Jeffrey starrte sie an, in seinem Kopf arbeiteten die
Synapsen. Er hatte das Gefühl, jemand ramme ihm eine
Faust in den Bauch. «Was, wenn jemand häufiger Nasen‐
bluten hat?»
Sie runzelte die Brauen. «An wen denkst du?»
«Antworte einfach, Sara. Bitte antworte.»
«Könnte sein», sagte sie. «Nasenbluten, Zahnfleisch‐
bluten. Wunden, die nicht verheilen wollen.»
«Und du bist sicher, dass es vererblich ist?»
«Ja.»
«Scheiße», flüsterte er. So desolat die Lage bis vor fünf Minuten gewesen war, jetzt war alles schlimmer geworden, als er es je für möglich gehalten hätte.
«Woran denkst –»
Beide blickten auf, als die Eingangstür aufging.
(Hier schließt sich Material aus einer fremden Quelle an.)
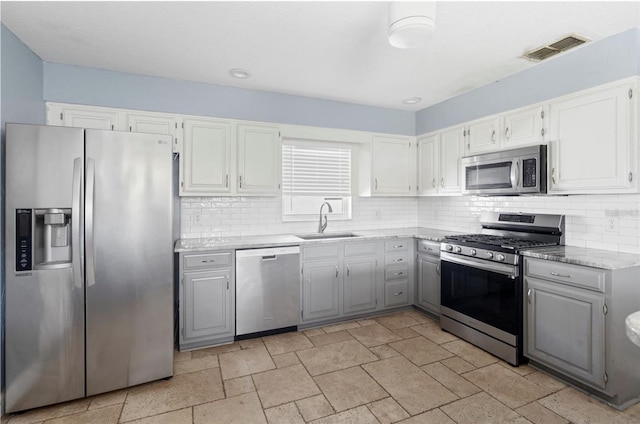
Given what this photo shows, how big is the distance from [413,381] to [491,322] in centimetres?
93

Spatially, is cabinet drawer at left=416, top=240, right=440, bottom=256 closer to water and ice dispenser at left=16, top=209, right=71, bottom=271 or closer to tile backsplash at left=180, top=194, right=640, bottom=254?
tile backsplash at left=180, top=194, right=640, bottom=254

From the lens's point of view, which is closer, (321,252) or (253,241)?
(253,241)

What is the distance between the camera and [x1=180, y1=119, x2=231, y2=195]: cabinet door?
10.8 feet

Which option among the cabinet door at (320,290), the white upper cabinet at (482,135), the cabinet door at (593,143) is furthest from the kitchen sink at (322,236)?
the cabinet door at (593,143)

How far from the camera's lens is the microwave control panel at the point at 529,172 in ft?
9.46

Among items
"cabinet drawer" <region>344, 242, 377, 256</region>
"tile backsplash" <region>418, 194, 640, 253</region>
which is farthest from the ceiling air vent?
"cabinet drawer" <region>344, 242, 377, 256</region>

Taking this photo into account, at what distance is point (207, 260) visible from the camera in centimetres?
301

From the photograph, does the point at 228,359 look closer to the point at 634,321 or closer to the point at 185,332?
the point at 185,332

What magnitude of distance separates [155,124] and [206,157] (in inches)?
21.6

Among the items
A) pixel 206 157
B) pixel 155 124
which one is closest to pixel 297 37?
pixel 206 157

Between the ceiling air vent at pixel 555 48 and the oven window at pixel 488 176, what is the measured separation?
896 mm

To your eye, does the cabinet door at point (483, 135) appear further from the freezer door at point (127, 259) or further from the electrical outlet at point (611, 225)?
the freezer door at point (127, 259)

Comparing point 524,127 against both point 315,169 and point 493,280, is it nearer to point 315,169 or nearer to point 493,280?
point 493,280

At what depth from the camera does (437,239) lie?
355 cm
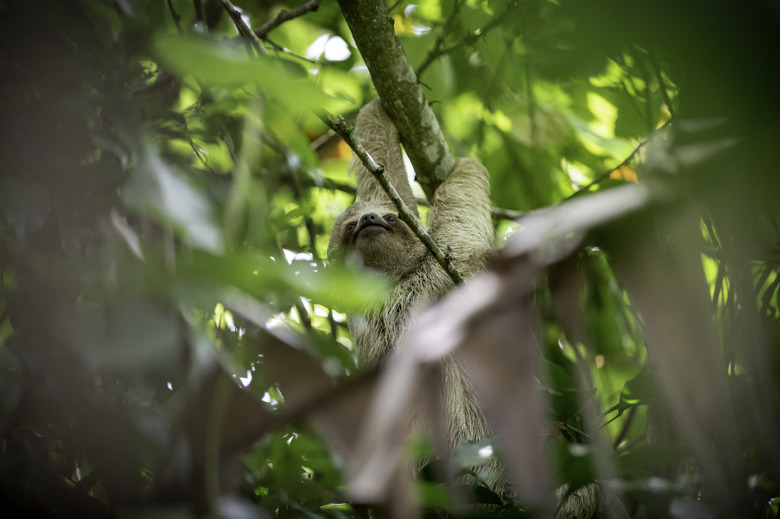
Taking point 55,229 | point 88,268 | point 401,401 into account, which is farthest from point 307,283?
point 55,229

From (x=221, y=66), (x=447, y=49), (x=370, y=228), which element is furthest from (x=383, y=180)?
(x=221, y=66)

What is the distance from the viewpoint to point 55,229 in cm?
238

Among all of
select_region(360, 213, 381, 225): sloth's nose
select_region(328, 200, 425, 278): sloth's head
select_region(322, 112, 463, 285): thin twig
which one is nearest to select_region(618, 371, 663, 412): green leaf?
select_region(322, 112, 463, 285): thin twig

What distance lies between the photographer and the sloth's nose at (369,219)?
4941mm

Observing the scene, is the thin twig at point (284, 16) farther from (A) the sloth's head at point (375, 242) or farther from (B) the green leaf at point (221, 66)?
(B) the green leaf at point (221, 66)

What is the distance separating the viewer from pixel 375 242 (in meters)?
4.91

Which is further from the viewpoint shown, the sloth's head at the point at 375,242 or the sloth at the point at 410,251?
the sloth's head at the point at 375,242

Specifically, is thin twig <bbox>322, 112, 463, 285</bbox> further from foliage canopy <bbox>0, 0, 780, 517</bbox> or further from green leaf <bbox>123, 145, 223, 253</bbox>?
green leaf <bbox>123, 145, 223, 253</bbox>

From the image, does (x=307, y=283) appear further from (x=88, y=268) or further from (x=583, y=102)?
(x=583, y=102)

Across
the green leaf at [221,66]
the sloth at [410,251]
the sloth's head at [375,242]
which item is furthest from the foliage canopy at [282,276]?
the sloth's head at [375,242]

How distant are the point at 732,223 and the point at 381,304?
3.64 m

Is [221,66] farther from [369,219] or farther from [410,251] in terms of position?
[410,251]

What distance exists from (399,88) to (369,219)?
1274mm

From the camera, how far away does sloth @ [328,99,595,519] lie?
4145mm
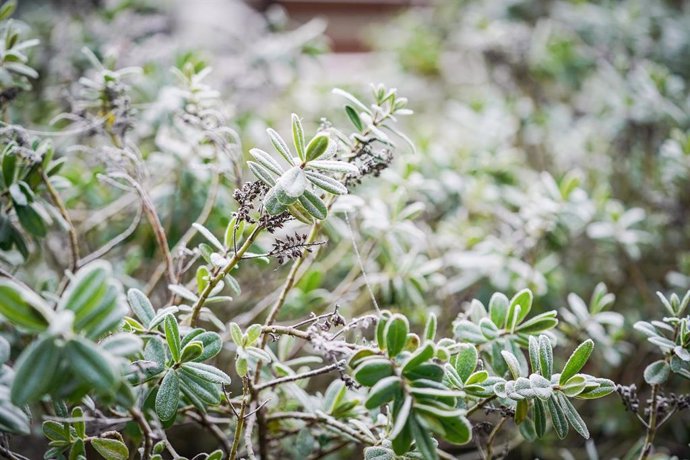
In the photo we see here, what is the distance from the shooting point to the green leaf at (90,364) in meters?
0.49

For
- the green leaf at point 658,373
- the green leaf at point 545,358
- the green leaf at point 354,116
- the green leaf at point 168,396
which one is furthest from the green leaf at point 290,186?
the green leaf at point 658,373

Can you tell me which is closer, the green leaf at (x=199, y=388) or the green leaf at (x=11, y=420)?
the green leaf at (x=11, y=420)

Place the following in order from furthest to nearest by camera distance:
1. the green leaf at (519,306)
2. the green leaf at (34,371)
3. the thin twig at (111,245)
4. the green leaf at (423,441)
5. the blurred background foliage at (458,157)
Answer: the blurred background foliage at (458,157)
the thin twig at (111,245)
the green leaf at (519,306)
the green leaf at (423,441)
the green leaf at (34,371)

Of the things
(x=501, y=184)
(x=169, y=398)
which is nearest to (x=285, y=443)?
(x=169, y=398)

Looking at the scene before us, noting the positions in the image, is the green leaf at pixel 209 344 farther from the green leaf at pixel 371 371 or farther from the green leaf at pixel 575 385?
the green leaf at pixel 575 385

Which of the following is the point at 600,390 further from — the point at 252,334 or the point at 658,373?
the point at 252,334

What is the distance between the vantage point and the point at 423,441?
587 millimetres

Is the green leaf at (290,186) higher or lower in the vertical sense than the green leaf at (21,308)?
higher

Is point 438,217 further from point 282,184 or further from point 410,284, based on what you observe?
point 282,184

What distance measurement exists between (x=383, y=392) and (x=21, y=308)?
1.17 feet

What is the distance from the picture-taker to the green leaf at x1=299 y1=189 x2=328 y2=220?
661 mm

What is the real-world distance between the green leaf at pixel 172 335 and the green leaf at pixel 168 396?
0.03 metres

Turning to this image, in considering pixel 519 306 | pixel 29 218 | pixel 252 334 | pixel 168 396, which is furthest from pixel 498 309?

«Tut mir Leid, dass ich so lange gebraucht hab», erklärte Hoss und kramte in der Tasche nach seinem Schlüssel.
Jeffrey bewegte sich nicht.
Hoss sah Sara an und musterte ihre Wunden und
blauen Flecken. «Ich hätte nie gedacht, dass Robert in der Lage ist, einer Frau so etwas anzutun», sagte er. «Aber ich
schätze, er war eben einfach nicht der Mensch, für den ich
ihn gehalten habe. »
«Es geht schon wieder», sagte Sara und lächelte matt.
«Na gut», sagte Hoss und schloss die Tür seines Büros
auf. Er knipste das Licht an, ging zu seinem Schreibtisch und sah die Papiere durch, die dort bereitlagen. «Kommt
rein, bringen wir's hinter uns.»
Sara sah Jeffrey forschend an, und er beantwortete die
stumme Frage mit einem Nicken.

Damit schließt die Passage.